**Given problem**
Render the records below as a Markdown table with two columns, n for the row number and Line for the line itself. Omit blank lines.

**Entries on spatial positioning**
========================================================================
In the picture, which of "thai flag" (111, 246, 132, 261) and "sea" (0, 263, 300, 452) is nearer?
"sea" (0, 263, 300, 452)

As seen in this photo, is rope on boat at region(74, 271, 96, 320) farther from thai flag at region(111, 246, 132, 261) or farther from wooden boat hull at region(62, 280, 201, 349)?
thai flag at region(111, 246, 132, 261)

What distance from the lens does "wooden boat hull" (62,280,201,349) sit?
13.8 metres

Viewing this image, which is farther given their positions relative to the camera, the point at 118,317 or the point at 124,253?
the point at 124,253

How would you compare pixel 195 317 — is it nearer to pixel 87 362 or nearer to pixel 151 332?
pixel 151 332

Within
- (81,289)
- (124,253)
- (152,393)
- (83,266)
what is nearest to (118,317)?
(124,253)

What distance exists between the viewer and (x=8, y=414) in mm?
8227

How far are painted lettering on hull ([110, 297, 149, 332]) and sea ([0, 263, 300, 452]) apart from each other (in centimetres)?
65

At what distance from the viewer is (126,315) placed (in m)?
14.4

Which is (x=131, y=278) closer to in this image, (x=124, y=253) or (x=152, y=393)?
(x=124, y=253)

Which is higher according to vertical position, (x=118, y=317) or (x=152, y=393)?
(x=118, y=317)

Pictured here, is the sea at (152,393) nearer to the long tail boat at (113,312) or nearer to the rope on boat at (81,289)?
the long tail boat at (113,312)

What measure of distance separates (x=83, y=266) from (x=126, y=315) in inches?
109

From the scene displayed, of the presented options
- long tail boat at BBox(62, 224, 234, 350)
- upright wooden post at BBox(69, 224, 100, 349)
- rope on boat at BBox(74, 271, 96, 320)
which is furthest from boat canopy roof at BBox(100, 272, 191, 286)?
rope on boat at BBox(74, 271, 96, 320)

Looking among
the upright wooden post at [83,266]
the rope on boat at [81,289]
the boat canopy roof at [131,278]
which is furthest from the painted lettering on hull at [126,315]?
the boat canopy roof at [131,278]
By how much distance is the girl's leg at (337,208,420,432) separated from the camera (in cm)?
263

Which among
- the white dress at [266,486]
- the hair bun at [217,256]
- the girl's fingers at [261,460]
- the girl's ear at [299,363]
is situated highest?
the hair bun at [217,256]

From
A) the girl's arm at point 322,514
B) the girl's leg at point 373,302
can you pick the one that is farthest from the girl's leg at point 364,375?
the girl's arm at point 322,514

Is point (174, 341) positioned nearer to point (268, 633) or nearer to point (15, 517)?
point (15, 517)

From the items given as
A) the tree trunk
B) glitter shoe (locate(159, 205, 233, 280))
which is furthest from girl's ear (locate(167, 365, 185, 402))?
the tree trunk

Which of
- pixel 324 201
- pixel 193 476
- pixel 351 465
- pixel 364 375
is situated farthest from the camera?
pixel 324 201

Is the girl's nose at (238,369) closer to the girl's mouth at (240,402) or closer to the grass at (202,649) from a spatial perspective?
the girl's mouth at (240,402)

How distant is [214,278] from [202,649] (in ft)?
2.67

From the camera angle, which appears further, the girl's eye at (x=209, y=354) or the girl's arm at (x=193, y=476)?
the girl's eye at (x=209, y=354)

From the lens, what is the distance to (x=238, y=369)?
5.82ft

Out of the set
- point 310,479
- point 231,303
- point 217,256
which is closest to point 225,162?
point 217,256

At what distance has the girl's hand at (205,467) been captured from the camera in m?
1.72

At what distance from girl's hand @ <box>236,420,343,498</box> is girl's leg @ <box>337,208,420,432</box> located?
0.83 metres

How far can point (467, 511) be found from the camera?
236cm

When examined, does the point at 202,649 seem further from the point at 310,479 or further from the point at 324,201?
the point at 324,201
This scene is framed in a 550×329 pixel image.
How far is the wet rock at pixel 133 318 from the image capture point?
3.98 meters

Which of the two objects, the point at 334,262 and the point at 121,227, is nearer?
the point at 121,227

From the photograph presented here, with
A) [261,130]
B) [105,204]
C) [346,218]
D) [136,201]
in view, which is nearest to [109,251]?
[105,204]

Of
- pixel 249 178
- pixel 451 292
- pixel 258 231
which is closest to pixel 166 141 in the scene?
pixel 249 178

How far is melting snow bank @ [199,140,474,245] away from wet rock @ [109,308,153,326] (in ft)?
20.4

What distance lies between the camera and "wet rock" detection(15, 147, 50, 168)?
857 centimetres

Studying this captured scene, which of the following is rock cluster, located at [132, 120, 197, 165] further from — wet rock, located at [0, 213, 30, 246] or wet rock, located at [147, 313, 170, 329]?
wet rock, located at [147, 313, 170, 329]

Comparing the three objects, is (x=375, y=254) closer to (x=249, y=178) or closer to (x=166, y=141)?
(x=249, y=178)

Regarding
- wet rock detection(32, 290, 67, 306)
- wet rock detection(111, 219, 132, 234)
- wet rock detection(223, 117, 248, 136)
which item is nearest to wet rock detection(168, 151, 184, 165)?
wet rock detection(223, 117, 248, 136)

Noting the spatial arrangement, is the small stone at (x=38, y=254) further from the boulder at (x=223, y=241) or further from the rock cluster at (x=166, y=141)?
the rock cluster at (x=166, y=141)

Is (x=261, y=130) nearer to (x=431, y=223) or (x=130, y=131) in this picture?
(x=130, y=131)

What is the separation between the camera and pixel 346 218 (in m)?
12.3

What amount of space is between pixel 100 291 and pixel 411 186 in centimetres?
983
========================================================================
**Worked answer**
| n | Line |
|---|---|
| 1 | In the picture, which of "thai flag" (111, 246, 132, 261) and "sea" (0, 263, 300, 452) is nearer? |
| 2 | "sea" (0, 263, 300, 452) |
| 3 | As seen in this photo, is rope on boat at region(74, 271, 96, 320) farther from thai flag at region(111, 246, 132, 261) or farther from wooden boat hull at region(62, 280, 201, 349)? |
| 4 | thai flag at region(111, 246, 132, 261) |
| 5 | What distance from the lens does "wooden boat hull" (62,280,201,349) sit? |
| 6 | 13.8 metres |
| 7 | Viewing this image, which is farther given their positions relative to the camera, the point at 118,317 or the point at 124,253? |
| 8 | the point at 124,253 |
| 9 | How would you compare pixel 195 317 — is it nearer to pixel 87 362 or nearer to pixel 151 332? |
| 10 | pixel 151 332 |
| 11 | Within |
| 12 | - (81,289) |
| 13 | - (124,253) |
| 14 | - (152,393) |
| 15 | - (83,266) |
| 16 | what is nearest to (118,317)? |
| 17 | (124,253) |
| 18 | What distance exists between the viewer and (x=8, y=414) in mm? |
| 19 | 8227 |
| 20 | How far are painted lettering on hull ([110, 297, 149, 332]) and sea ([0, 263, 300, 452]) apart from each other (in centimetres)? |
| 21 | 65 |
| 22 | At what distance from the viewer is (126,315) placed (in m)? |
| 23 | 14.4 |
| 24 | Which is (x=131, y=278) closer to in this image, (x=124, y=253) or (x=152, y=393)? |
| 25 | (x=124, y=253) |
| 26 | Which is higher according to vertical position, (x=118, y=317) or (x=152, y=393)? |
| 27 | (x=118, y=317) |
| 28 | Pictured here, is the sea at (152,393) nearer to the long tail boat at (113,312) or nearer to the rope on boat at (81,289)? |
| 29 | the long tail boat at (113,312) |
| 30 | What measure of distance separates (x=83, y=266) from (x=126, y=315) in inches? |
| 31 | 109 |
| 32 | From the scene displayed, of the presented options |
| 33 | - long tail boat at BBox(62, 224, 234, 350) |
| 34 | - upright wooden post at BBox(69, 224, 100, 349) |
| 35 | - rope on boat at BBox(74, 271, 96, 320) |
| 36 | which is furthest from boat canopy roof at BBox(100, 272, 191, 286)? |
| 37 | rope on boat at BBox(74, 271, 96, 320) |
| 38 | Looking among |
| 39 | the upright wooden post at [83,266] |
| 40 | the rope on boat at [81,289] |
| 41 | the boat canopy roof at [131,278] |
| 42 | which is furthest from the painted lettering on hull at [126,315]? |
| 43 | the boat canopy roof at [131,278] |
| 44 | By how much distance is the girl's leg at (337,208,420,432) separated from the camera (in cm)? |
| 45 | 263 |
| 46 | Which among |
| 47 | - the white dress at [266,486] |
| 48 | - the hair bun at [217,256] |
| 49 | - the girl's fingers at [261,460] |
| 50 | - the girl's ear at [299,363] |
| 51 | is situated highest? |
| 52 | the hair bun at [217,256] |
| 53 | From |
| 54 | A) the girl's arm at point 322,514 |
| 55 | B) the girl's leg at point 373,302 |
| 56 | can you pick the one that is farthest from the girl's leg at point 364,375? |
| 57 | the girl's arm at point 322,514 |
| 58 | Is point (174, 341) positioned nearer to point (268, 633) or nearer to point (15, 517)? |
| 59 | point (15, 517) |
| 60 | From the items given as |
| 61 | A) the tree trunk |
| 62 | B) glitter shoe (locate(159, 205, 233, 280)) |
| 63 | which is furthest from girl's ear (locate(167, 365, 185, 402))? |
| 64 | the tree trunk |
| 65 | Which of |
| 66 | - pixel 324 201 |
| 67 | - pixel 193 476 |
| 68 | - pixel 351 465 |
| 69 | - pixel 364 375 |
| 70 | is situated farthest from the camera? |
| 71 | pixel 324 201 |
| 72 | Is the girl's nose at (238,369) closer to the girl's mouth at (240,402) or closer to the grass at (202,649) from a spatial perspective? |
| 73 | the girl's mouth at (240,402) |
| 74 | How distant is [214,278] from [202,649] (in ft)? |
| 75 | 2.67 |
| 76 | From the camera angle, which appears further, the girl's eye at (x=209, y=354) or the girl's arm at (x=193, y=476)? |
| 77 | the girl's eye at (x=209, y=354) |
| 78 | From the lens, what is the distance to (x=238, y=369)? |
| 79 | 5.82ft |
| 80 | Out of the set |
| 81 | - point 310,479 |
| 82 | - point 231,303 |
| 83 | - point 217,256 |
| 84 | which is closest to point 225,162? |
| 85 | point 217,256 |
| 86 | At what distance has the girl's hand at (205,467) been captured from the camera in m? |
| 87 | 1.72 |
| 88 | At what distance from girl's hand @ <box>236,420,343,498</box> is girl's leg @ <box>337,208,420,432</box> located? |
| 89 | 0.83 metres |
| 90 | How far can point (467, 511) be found from the camera? |
| 91 | 236cm |
| 92 | When examined, does the point at 202,649 seem further from the point at 310,479 or further from the point at 324,201? |
| 93 | the point at 324,201 |
| 94 | This scene is framed in a 550×329 pixel image. |
| 95 | How far is the wet rock at pixel 133 318 from the image capture point? |
| 96 | 3.98 meters |
| 97 | Which of the two objects, the point at 334,262 and the point at 121,227, is nearer? |
| 98 | the point at 121,227 |
| 99 | From the photograph presented here, with |
| 100 | A) [261,130] |
| 101 | B) [105,204] |
| 102 | C) [346,218] |
| 103 | D) [136,201] |
| 104 | in view, which is nearest to [109,251]? |
| 105 | [105,204] |
| 106 | Of |
| 107 | - pixel 249 178 |
| 108 | - pixel 451 292 |
| 109 | - pixel 258 231 |
| 110 | which is closest to pixel 166 141 in the scene? |
| 111 | pixel 249 178 |
| 112 | How far is melting snow bank @ [199,140,474,245] away from wet rock @ [109,308,153,326] (in ft)? |
| 113 | 20.4 |
| 114 | What distance lies between the camera and "wet rock" detection(15, 147, 50, 168)? |
| 115 | 857 centimetres |
| 116 | Studying this captured scene, which of the following is rock cluster, located at [132, 120, 197, 165] further from — wet rock, located at [0, 213, 30, 246] or wet rock, located at [147, 313, 170, 329]? |
| 117 | wet rock, located at [147, 313, 170, 329] |
| 118 | Comparing the three objects, is (x=375, y=254) closer to (x=249, y=178) or closer to (x=166, y=141)? |
| 119 | (x=249, y=178) |
| 120 | Regarding |
| 121 | - wet rock detection(32, 290, 67, 306) |
| 122 | - wet rock detection(111, 219, 132, 234) |
| 123 | - wet rock detection(223, 117, 248, 136) |
| 124 | which item is nearest to wet rock detection(168, 151, 184, 165)? |
| 125 | wet rock detection(223, 117, 248, 136) |
| 126 | Noting the spatial arrangement, is the small stone at (x=38, y=254) further from the boulder at (x=223, y=241) or further from the rock cluster at (x=166, y=141)? |
| 127 | the rock cluster at (x=166, y=141) |
| 128 | Is (x=261, y=130) nearer to (x=431, y=223) or (x=130, y=131) in this picture? |
| 129 | (x=130, y=131) |
| 130 | What is the separation between the camera and pixel 346 218 (in m)? |
| 131 | 12.3 |
| 132 | What amount of space is between pixel 100 291 and pixel 411 186 in centimetres? |
| 133 | 983 |